When you hunt in areas with a low deer density, like the Texas Panhandle where I hunt mostly, it’s hard to get a real good feel for where the rut is. Seeing just one or two bucks per setting, a common event on my turf, it’s hard to say for sure what is going on. One morning, you see a buck chasing a doe like a cutting horse. The next day, you see a handful of deer, bucks and does, and they show no interest in each other.
This morning, for instance, I was scouting big country with a spotting scope. A mile away, I spied a buck with six does. The buck was a respectable 8-point. He sniffed them a couple of times, but mostly the whole herd of deer had their heads down, feeding on weeds along the creek.
Past experience and data from experts says that the whitetail rut peaks one week either side of Thanksgiving Day in my area. So hunting from mid-November through the first week of December is usually a good bet. From what I’ve seen this year–or have not seen–I saw the most chasing and bird-dogging from bucks from about November 9-15.
Here are two tips when you’re trying to figure out rut status in your area:
First, talk to other hunters in the general area. By comparing what they’ve seen and you’ve seen, it’s easier to get a feel for the bigger picture.

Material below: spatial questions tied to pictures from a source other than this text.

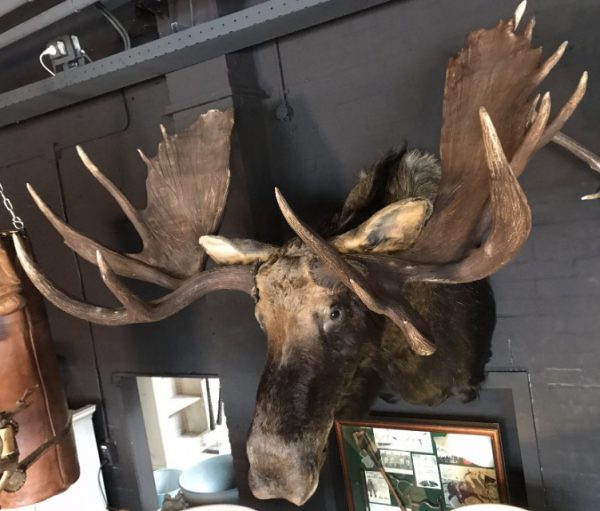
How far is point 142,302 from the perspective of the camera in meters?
1.75

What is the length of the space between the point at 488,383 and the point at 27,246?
1.78 m

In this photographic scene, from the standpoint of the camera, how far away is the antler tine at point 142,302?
5.82 feet

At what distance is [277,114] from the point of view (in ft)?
7.95

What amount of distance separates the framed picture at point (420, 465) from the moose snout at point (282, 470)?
948 millimetres

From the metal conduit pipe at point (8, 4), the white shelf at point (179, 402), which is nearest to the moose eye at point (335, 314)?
the metal conduit pipe at point (8, 4)

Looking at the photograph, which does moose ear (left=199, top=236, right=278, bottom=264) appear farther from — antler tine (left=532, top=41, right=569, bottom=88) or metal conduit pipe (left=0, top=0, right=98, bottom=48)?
metal conduit pipe (left=0, top=0, right=98, bottom=48)

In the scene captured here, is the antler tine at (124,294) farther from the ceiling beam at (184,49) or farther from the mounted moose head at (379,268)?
the ceiling beam at (184,49)

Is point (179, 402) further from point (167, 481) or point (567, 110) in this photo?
point (567, 110)

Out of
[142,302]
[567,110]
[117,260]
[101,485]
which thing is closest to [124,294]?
[142,302]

Second, talk to local wildlife biologists. Biologists for Texas Parks & Wildlife can usually tell you when the rut peaks in your hunting area based on accumulated research data. A common method for determining the peak of breeding in a given county is to harvest does late in the winter, measure the size of the fetus in pregnant does, and backtrack the age of that fetus to determine date of conception.
The date of the peak rut and its intensity can vary year to year, but networking with other hunters and talking to biologists can help you decide what the deer are doing. And from there determine what hunting tactic makes the most sense.